Meskipun pagi ini tidak Giselle rasakan seperti biasanya, mentari tetap melakukan tugasnya untuk bersinar. Cahaya-cahayanya mulai mengintip ribut dari balik gorden, memaksa Giselle yang entah mengapa seperti tidak ada tenaga untuk terbangun. Sesaat Giselle merengut tak suka, kemudian kembali melanjutkan bunga tidurnya.

Baru dua detik matanya terpejam, bel rumah berbunyi. Berkali-kali tanpa kesabaran, membuat Giselle terbangun dengan kening yang berkedut-kedut. Siapa juga yang bertamu di Hari Minggu penuh kedamaian ini?

Dengan lunglai Giselle berjalan, melangkahi satu demi satu keramik lantai hingga sampai ke pintu depan. Ia harus menarik napas panjang sebelum tangannya meraih kenop pintu. Siapa pun manusia di balik daun pintu ini, akan Giselle habisi tanpa terkecuali.
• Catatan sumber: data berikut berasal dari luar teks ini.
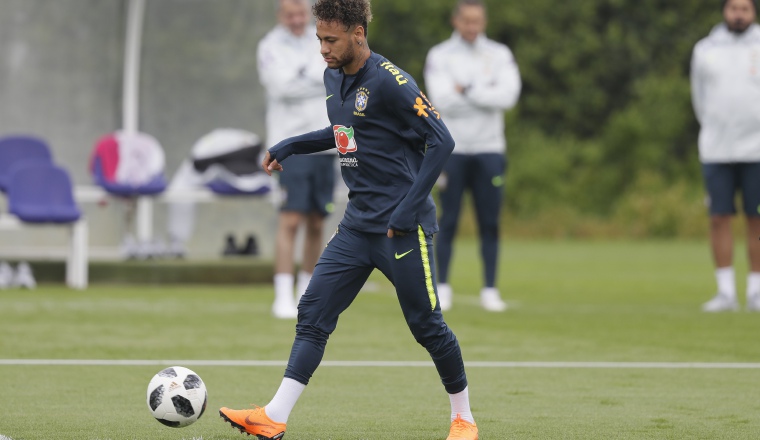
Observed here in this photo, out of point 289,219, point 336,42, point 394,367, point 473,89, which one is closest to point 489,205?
point 473,89

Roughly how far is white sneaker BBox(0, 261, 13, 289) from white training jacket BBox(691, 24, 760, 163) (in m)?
6.99

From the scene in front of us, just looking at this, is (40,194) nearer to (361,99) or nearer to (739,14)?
(739,14)

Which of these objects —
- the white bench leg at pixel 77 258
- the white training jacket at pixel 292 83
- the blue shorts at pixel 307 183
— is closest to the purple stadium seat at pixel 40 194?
the white bench leg at pixel 77 258

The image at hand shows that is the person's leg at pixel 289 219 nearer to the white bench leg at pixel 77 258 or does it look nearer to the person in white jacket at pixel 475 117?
the person in white jacket at pixel 475 117

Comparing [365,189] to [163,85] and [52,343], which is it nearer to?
[52,343]

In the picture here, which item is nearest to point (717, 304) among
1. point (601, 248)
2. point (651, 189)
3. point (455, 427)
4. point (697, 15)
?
point (455, 427)

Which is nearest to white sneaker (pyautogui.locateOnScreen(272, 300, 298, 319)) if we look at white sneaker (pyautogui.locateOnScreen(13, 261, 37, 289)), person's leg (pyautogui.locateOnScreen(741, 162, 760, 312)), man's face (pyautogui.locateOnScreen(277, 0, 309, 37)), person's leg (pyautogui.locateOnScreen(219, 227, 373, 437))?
man's face (pyautogui.locateOnScreen(277, 0, 309, 37))

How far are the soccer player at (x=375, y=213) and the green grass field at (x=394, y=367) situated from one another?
11.9 inches

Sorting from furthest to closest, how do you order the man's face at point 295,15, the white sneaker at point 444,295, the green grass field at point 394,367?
the white sneaker at point 444,295
the man's face at point 295,15
the green grass field at point 394,367

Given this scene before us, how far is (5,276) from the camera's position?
14.0 meters

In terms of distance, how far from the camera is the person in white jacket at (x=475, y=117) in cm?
1156

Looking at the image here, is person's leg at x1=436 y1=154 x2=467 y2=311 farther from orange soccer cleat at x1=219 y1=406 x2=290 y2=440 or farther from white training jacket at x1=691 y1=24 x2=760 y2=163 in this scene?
orange soccer cleat at x1=219 y1=406 x2=290 y2=440

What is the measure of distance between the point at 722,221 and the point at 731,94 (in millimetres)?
1078

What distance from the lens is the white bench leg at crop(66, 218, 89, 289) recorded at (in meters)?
13.8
Namun, sudah puluhan kali Giselle mencoba, kenop pintu itu tidak bisa ia gapai. Seperti tidak tersentuh, tidak bisa diotak-atik. Bel pintu juga tak mau kalah, selalu berbunyi memekakkan telinga Giselle yang masih berusaha membuka pintu.

Ada rasa aneh terbesit dalam jiwanya, tapi Giselle mencoba untuk acuh. Ia mencari jalan lain, seperti mengambil ponsel yang anehnya juga tidak bisa disentuh.

Kenapa? Giselle memutar otak dengan panik. Kehidupannya bukan drama penuh skenario horor ataupun mistis. Atau mungkin ini mimpi?

"GISELLE! BUKA PINTUNYA!"

Teriakan yang kembali mengejutkan sang empu rumah, membuat Giselle sontak mendekati lagi pintu depannya. Tangannya kembali mencoba, tetapi semua benda seakan tak berwujud.

Gak mungkin.

"GISELLE! GUE JENO! BUKA PINTUNYA KALAU LO DI DALEM!"

"Gue di dalem!" Giselle ikut berteriak. Siapa saja yang mendengar teriakan Jeno juga pasti ikut panik karena ada gedoran yang menyertainya. "Tapi pintunya gak bisa di buka, Jen!"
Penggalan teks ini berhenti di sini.